There is no guarantee if you take two of those floating point number approximations that appear completely accurate that the resulting operation between them will also be completely accurate.

kccqzy 2 days ago | parent [-]

That's not a useful way to think. Floating point numbers are just floating point numbers. You aren't approximating floating point numbers. You are approximating real numbers.

Floating point numbers are compared against fixed point numbers where the point (the part between the integer part and fractional part) is fixed. That is why they are called floating. The nature of the real numbers is such that they can in general only be approximated, regardless of whether you use fixed point numbers or floating point numbers or a fancier computable number representation.

ogogmad 2 days ago | parent | next [-]

The real numbers can be "represented" and "computed with" without needing approximations. The result is that there are no rounding errors. But it's not popular, and not necessarily worth the tradeoffs. On the other hand, see the Android calculator.

kccqzy 2 days ago | parent [-]

The Android calculator doesn't support all real numbers. It supports a specific subset of computable numbers that are computable using the operations presented in the calculator app. It's a good domain-specific number representation. It's far from real numbers.

We can't even represent all the natural numbers: that would require infinite memory. Now you want to represent the real numbers, equinumerous with the power set of natural numbers?

ogogmad 2 days ago | parent [-]

> We can't even represent all the natural numbers

We can represent all real numbers to the same extent that we can represent all natural numbers. They're just infinite strings, with each additional letter in the string mattering less and less as it goes along. The "Type Two Effectivity" model for modelling computations with infinite strings doesn't limit you to using just the computable real numbers. An uncomputable real number can be produced by outputting an infinite string letter by letter with each letter getting picked at random. The TTE model does OTOH limit you to computing only with the computable functions on those real numbers.
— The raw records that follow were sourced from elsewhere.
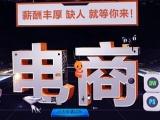 广州电商运营培训课程,店铺装修培训,提升店铺销量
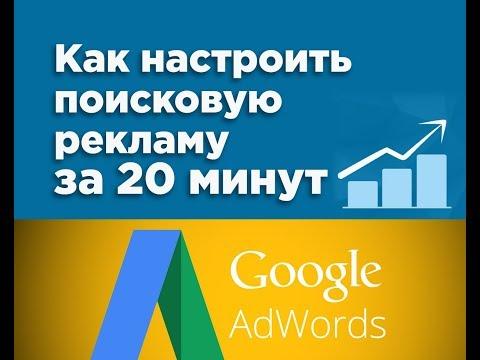 Как настроить поисковую рекламу за 20 минут 💣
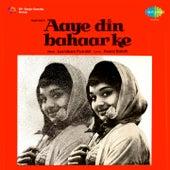 Aye Din Bahaar Ke (Original Motion Picture Soundtrack) by Various Artists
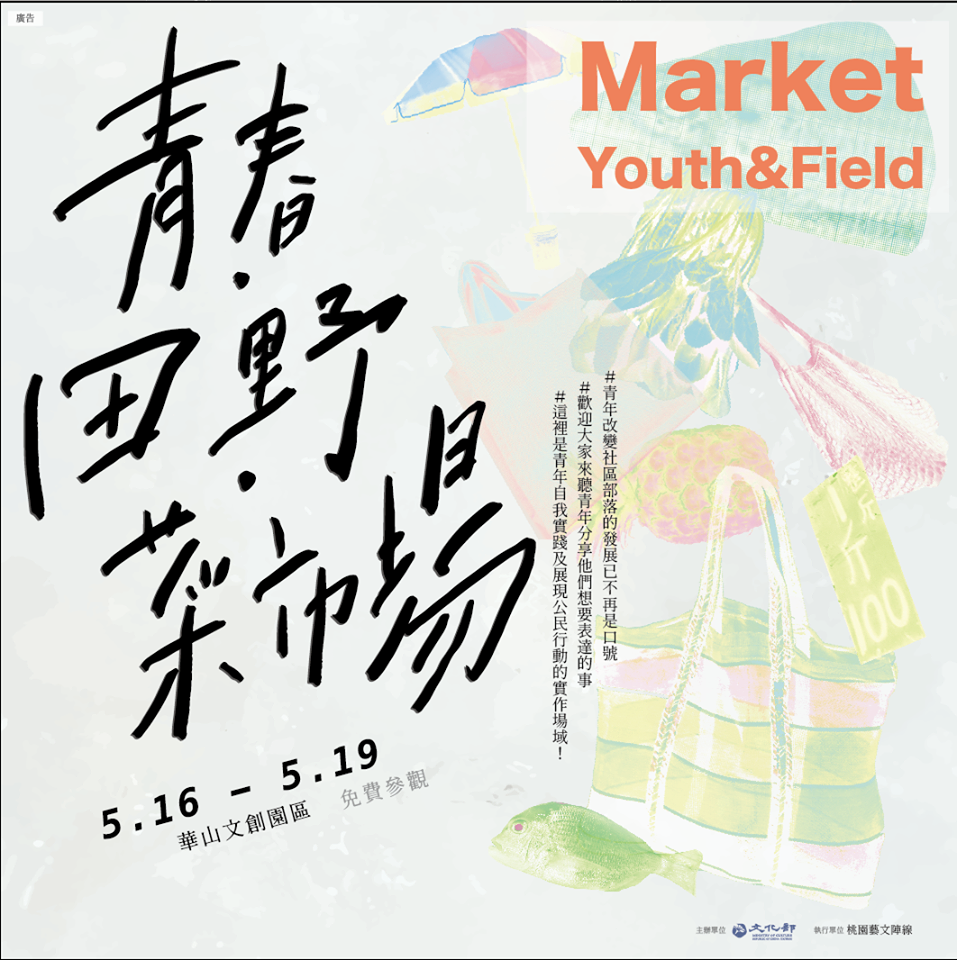'Market, Youth & Field'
The TTE model basically uses (Python-like) generators to output an endless sequence of interval approximations to a real number.

kccqzy 2 days ago | parent | next [-]

Let's just assume we have infinite memory and can represent real numbers using infinitely long strings. How do you compare two such numbers for equality? You can check that the first 1000 digits are the same but what about the 1001st digit? Suddenly you need infinite time to determine equality. That's not an effective representation.
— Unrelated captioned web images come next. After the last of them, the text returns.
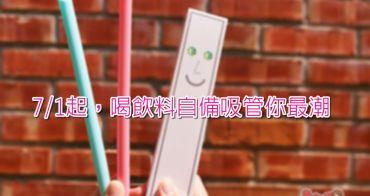 【環保吸管】7/1起喝飲料自備吸管你最潮,台南自創環保吸管新品牌:卡卡環保吸管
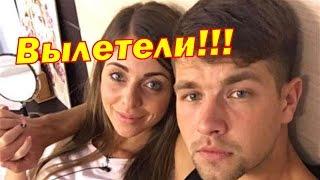 Рапунцель и Дмитриенко отказались от участия в конкурсе. Дом 2 новости 27.01.2017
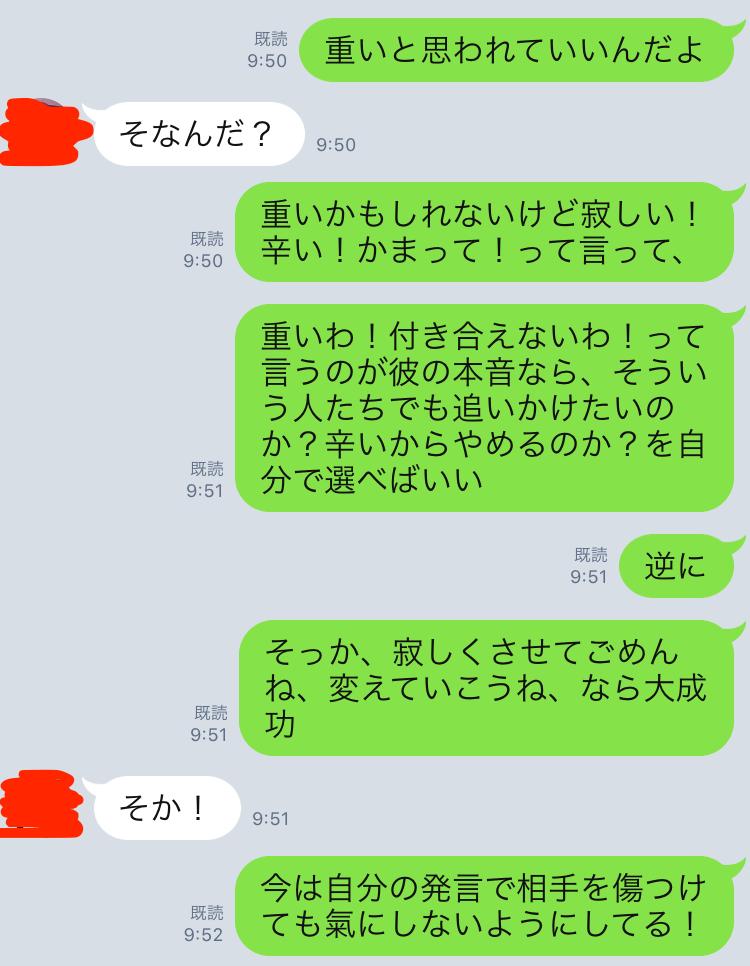f:id:tatsunori-matsuda:20170924174600p:plain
Y_Y 2 days ago | parent | prev | next [-]

Georg Cantor would like a word.

Representable numbers are countable, they have measure zero in the reals.

zahlman 2 days ago | parent | prev [-]

> An uncomputable real number can be produced by outputting an infinite string letter by letter with each letter getting picked at random.

This certainly outputs an uncomputable real number, given that you have true random input and not a PRNG.

But random numbers from a seed and an algorithm are by definition computable.

And if you can't compute the number, you have no basis for the claim that it's the right number.

Also, good luck computing with arbitrarily long, computed-on-demand digit strings. Consider: how do you know how many digits you need from the input in order to be sure of N correct digits in the output? This might be possible in general, but it certainly doesn't sound like my idea of fun.

AtlasBarfed 2 days ago | parent | prev [-]

So what you're saying is I can use floating point math in most computer languages for financial calculations?

Because anyone who's had any experience knows you absolutely can't.

I am explicitly excluding big decimal type functionality here. What we are talking about explicitly are floats and doubles.

kccqzy a day ago | parent [-]

I'm not saying that at all. Where did I say financial calculations in the above comment? I'm just explaining the concept of floating point; I didn't say anything about its applications.